§ **Spatial reasoning question data**:
+++++

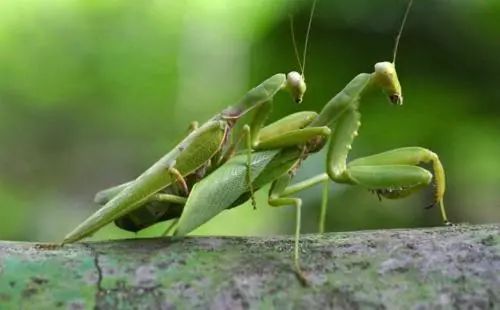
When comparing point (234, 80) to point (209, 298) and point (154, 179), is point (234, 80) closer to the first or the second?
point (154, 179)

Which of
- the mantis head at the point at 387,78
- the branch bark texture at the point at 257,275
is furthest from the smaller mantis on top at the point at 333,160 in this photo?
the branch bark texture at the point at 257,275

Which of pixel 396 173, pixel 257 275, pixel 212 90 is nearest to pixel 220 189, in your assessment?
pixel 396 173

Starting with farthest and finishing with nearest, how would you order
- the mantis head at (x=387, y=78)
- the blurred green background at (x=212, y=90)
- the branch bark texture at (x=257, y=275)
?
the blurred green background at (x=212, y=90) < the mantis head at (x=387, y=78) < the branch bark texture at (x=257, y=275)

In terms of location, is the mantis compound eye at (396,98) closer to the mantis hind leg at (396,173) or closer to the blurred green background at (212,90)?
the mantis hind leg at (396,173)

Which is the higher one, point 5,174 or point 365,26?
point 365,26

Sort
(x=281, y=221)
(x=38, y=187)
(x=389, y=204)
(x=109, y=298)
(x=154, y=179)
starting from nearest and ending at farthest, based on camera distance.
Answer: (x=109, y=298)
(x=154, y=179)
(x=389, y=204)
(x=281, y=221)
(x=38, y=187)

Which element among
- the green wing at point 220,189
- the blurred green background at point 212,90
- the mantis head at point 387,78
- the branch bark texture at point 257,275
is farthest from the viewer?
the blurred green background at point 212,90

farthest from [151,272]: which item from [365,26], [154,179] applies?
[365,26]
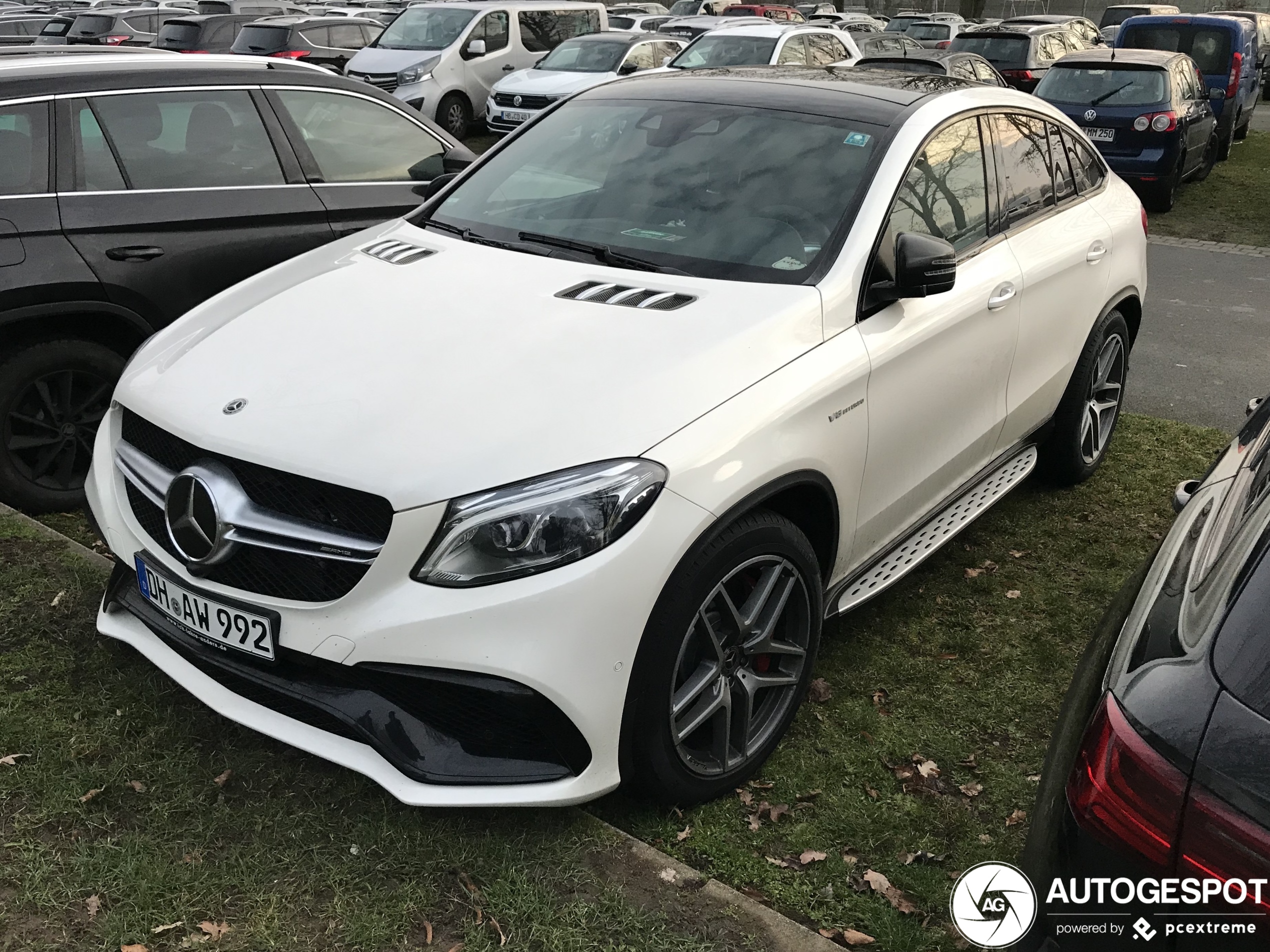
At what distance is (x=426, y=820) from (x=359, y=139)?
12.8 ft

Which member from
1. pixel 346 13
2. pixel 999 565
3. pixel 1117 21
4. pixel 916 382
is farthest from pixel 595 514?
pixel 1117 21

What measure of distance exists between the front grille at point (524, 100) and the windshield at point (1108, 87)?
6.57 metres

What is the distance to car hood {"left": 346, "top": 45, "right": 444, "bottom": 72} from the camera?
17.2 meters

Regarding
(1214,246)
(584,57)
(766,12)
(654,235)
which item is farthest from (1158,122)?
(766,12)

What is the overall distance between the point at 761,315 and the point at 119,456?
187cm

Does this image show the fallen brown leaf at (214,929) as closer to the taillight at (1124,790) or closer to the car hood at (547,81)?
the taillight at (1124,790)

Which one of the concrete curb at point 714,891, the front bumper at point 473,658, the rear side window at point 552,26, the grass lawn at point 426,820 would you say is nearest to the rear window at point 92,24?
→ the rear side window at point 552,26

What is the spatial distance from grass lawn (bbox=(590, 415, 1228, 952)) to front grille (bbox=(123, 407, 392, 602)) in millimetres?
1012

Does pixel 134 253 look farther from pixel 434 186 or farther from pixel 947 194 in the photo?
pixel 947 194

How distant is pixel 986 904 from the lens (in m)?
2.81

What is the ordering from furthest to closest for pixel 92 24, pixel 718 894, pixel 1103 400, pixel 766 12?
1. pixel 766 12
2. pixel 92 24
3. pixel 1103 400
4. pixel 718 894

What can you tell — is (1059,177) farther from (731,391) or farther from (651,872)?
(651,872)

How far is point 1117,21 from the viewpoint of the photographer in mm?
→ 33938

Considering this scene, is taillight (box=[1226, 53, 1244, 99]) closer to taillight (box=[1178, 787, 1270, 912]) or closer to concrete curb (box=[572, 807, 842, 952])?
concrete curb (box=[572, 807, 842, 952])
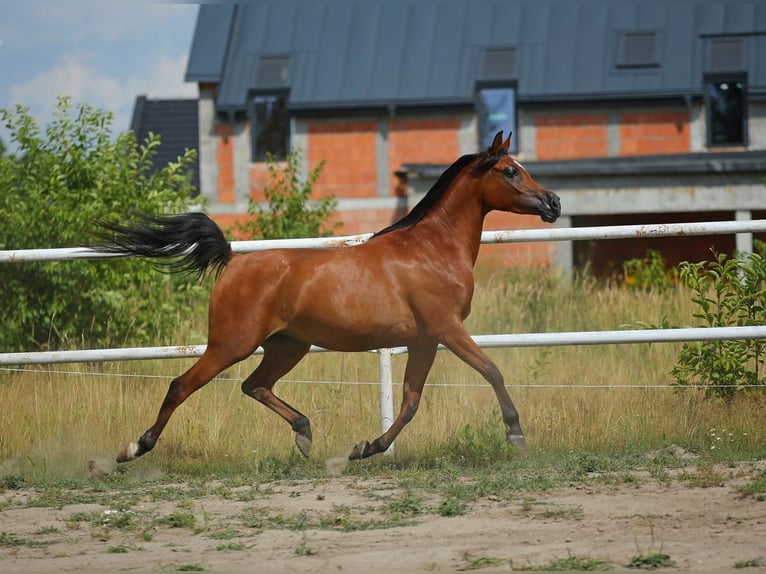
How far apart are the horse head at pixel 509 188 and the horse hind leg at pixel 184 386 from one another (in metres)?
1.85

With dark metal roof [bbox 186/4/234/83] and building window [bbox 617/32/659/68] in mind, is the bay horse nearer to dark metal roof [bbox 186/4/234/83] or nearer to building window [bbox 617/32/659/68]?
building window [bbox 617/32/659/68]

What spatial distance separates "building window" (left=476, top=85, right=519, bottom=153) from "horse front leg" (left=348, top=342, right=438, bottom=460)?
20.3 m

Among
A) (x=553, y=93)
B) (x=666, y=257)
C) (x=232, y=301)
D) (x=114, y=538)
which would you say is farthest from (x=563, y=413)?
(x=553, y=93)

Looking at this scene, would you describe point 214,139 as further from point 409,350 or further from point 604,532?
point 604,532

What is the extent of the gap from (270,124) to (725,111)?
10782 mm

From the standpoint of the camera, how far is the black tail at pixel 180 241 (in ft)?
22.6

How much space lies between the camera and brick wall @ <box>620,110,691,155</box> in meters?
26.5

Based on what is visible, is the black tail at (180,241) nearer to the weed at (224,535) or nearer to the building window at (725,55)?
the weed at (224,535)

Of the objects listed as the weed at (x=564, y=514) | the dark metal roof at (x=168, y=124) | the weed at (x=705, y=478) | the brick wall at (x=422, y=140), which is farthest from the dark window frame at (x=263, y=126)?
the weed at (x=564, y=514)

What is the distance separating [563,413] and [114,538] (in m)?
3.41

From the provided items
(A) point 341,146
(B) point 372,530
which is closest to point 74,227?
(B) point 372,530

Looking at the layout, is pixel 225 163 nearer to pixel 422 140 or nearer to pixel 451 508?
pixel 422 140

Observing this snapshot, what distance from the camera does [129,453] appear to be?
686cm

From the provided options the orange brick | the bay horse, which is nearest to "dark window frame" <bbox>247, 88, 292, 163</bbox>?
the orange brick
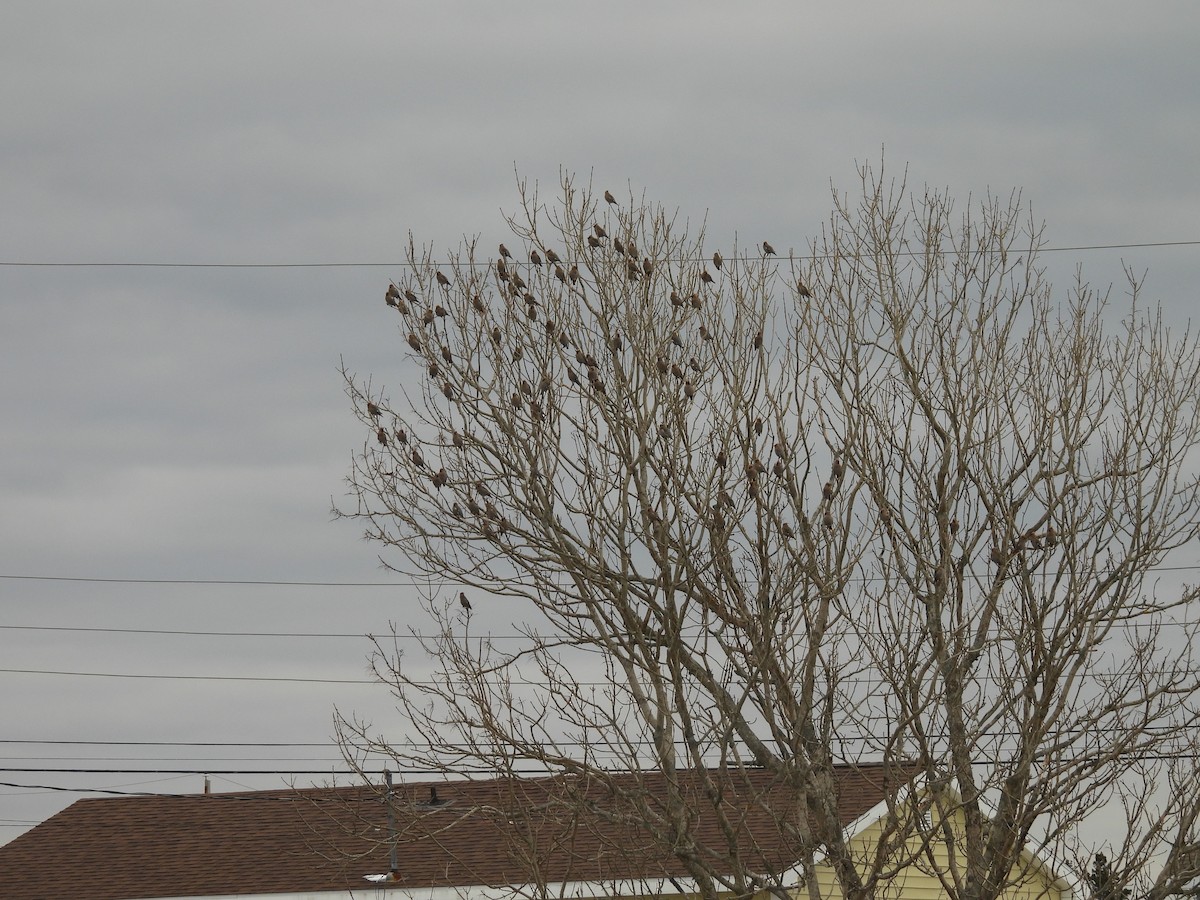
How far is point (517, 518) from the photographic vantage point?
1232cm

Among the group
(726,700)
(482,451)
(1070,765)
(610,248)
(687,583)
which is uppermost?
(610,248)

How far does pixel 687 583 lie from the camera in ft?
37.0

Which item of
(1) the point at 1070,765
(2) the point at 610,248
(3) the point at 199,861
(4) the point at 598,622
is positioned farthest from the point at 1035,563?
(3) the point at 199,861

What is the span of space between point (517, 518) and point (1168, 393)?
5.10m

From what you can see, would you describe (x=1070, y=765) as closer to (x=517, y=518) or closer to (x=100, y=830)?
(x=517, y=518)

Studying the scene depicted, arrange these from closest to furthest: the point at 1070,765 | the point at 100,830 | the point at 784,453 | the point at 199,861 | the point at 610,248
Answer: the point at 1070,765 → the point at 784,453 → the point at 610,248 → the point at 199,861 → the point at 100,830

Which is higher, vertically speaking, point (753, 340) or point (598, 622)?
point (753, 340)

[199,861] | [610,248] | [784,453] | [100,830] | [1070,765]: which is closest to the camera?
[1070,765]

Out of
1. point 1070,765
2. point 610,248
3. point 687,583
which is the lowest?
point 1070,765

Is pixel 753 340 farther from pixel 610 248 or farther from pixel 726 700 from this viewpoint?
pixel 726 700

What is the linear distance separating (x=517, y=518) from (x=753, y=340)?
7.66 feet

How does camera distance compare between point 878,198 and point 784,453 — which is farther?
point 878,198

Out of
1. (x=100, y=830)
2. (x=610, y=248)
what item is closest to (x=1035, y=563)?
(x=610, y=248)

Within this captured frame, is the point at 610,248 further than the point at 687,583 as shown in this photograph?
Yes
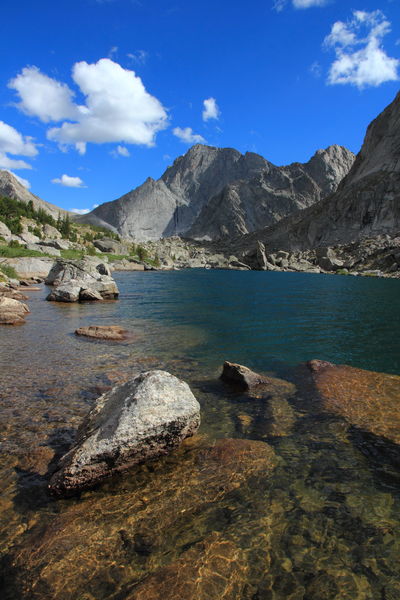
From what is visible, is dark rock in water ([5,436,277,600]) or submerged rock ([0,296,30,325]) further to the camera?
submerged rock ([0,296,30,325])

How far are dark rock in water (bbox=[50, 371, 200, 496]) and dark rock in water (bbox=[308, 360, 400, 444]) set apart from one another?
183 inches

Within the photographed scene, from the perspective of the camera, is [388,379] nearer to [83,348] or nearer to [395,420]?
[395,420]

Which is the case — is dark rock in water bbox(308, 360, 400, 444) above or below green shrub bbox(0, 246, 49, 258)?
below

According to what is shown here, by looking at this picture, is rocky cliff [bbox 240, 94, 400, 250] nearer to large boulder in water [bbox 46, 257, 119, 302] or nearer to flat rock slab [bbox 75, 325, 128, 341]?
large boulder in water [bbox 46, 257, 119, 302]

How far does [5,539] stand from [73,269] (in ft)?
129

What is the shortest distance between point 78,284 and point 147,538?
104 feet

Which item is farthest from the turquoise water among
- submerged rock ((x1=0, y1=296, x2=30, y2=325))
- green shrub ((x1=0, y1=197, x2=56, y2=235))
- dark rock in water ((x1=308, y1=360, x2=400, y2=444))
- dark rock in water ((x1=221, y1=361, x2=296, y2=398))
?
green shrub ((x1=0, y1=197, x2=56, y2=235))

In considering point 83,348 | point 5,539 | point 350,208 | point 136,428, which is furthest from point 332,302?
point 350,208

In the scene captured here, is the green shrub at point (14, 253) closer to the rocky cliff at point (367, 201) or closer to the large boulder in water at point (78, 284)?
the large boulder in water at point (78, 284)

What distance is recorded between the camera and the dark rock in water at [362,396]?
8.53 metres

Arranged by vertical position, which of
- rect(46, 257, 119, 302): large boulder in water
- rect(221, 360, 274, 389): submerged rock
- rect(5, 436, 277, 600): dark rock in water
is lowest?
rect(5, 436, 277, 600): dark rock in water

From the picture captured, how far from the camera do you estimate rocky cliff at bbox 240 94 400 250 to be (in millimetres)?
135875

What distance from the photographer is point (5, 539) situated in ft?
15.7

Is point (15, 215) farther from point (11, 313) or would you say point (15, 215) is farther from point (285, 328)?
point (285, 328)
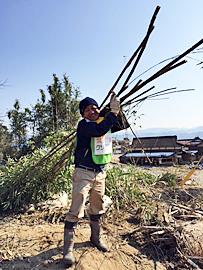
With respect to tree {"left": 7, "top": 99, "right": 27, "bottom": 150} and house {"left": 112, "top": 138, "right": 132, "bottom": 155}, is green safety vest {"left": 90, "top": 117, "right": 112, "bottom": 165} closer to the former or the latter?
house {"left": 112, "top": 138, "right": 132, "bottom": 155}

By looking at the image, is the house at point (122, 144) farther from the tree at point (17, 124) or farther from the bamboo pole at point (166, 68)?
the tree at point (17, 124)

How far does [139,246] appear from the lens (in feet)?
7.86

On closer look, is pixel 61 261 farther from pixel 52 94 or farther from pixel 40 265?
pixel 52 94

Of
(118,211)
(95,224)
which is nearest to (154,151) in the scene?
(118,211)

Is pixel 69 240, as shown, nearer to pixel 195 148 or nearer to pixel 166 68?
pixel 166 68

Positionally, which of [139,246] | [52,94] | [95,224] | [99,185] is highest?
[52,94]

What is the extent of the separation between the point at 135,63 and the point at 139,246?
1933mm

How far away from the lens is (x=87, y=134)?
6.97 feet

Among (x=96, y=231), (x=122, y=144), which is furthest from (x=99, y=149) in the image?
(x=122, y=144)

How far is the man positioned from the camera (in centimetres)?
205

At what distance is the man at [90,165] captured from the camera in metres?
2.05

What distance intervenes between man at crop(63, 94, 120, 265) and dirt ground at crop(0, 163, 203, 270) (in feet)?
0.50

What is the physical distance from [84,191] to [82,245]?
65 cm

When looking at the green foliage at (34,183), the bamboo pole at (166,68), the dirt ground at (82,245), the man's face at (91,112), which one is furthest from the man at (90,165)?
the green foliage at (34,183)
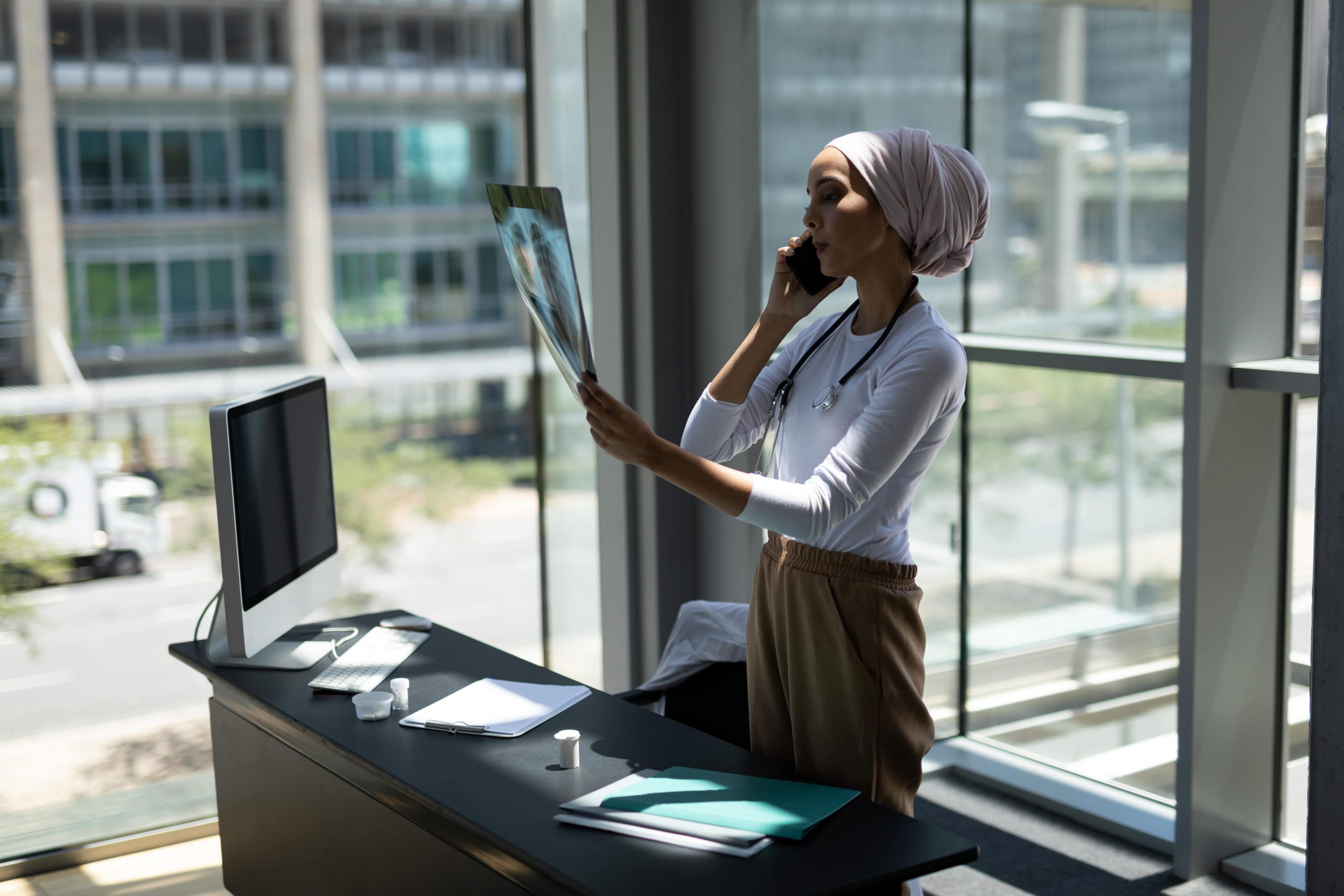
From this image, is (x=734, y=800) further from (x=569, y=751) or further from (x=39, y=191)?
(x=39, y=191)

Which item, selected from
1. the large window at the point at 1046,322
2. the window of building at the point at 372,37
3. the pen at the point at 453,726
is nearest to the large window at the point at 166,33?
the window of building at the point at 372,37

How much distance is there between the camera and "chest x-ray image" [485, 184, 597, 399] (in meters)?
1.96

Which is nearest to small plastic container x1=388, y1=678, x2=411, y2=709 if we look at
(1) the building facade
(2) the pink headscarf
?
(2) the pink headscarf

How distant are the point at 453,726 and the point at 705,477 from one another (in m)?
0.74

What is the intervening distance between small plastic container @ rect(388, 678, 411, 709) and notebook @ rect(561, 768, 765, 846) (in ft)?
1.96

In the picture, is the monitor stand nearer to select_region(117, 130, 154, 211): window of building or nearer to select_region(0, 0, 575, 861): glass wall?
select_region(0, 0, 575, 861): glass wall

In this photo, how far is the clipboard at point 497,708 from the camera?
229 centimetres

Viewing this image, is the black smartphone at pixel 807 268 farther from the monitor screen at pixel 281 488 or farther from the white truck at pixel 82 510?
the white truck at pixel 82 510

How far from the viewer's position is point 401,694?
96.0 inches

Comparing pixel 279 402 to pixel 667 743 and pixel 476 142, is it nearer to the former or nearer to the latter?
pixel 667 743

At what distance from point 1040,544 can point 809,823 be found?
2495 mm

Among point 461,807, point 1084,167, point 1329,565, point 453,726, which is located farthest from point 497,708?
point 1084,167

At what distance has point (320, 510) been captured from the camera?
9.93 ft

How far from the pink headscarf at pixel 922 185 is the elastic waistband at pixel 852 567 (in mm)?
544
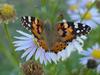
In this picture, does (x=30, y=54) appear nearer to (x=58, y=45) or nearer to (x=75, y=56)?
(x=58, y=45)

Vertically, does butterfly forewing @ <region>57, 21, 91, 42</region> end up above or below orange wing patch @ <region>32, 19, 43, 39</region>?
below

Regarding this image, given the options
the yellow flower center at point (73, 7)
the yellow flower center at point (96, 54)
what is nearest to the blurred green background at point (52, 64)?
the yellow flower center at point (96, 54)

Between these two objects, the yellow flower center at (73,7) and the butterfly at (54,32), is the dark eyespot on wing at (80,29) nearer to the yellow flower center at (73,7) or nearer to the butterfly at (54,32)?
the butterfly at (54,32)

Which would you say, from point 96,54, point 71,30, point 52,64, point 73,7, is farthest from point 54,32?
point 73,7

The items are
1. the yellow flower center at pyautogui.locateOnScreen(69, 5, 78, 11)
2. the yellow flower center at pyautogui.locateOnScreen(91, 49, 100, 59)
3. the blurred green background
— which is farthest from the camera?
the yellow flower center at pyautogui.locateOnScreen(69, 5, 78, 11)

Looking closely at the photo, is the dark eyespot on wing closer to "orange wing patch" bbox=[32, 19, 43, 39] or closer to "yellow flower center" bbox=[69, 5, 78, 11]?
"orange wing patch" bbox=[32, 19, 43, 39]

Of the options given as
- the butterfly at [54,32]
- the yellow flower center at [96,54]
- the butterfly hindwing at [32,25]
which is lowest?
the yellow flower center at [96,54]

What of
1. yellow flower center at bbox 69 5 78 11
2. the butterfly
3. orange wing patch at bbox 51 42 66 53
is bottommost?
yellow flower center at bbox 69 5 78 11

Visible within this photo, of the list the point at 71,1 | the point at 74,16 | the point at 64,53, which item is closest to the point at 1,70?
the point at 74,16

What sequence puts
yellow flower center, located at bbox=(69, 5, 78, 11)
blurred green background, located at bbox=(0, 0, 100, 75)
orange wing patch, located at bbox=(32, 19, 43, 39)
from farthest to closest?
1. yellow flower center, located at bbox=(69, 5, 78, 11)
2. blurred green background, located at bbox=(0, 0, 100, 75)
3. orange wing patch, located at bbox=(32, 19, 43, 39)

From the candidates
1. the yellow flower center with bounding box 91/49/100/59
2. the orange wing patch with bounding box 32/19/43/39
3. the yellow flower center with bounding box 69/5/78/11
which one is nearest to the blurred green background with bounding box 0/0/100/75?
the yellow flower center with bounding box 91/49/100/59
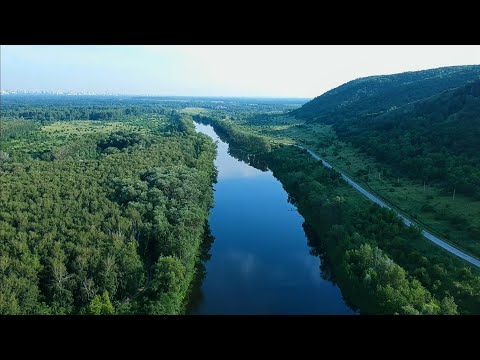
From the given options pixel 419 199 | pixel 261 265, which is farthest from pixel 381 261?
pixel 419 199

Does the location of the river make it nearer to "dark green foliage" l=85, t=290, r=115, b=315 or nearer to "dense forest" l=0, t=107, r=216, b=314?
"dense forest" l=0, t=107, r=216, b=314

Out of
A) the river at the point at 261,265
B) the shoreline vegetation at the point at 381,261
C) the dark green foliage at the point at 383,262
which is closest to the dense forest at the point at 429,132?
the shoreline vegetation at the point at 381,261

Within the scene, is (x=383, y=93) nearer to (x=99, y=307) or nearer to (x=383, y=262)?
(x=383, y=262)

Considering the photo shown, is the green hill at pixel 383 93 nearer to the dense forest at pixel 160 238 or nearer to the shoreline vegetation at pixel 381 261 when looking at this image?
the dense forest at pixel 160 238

+++++

§ **Challenge**: Copy out the records from the line containing "Viewing this image, is" through the line containing "96.0 inches", both included, with no changes.

§ **Exercise output**:
Viewing this image, is the black smartphone at pixel 807 268 farther from the monitor screen at pixel 281 488 or farther from the white truck at pixel 82 510?
the white truck at pixel 82 510

How far from the viewer's position is point 401,694?
96.0 inches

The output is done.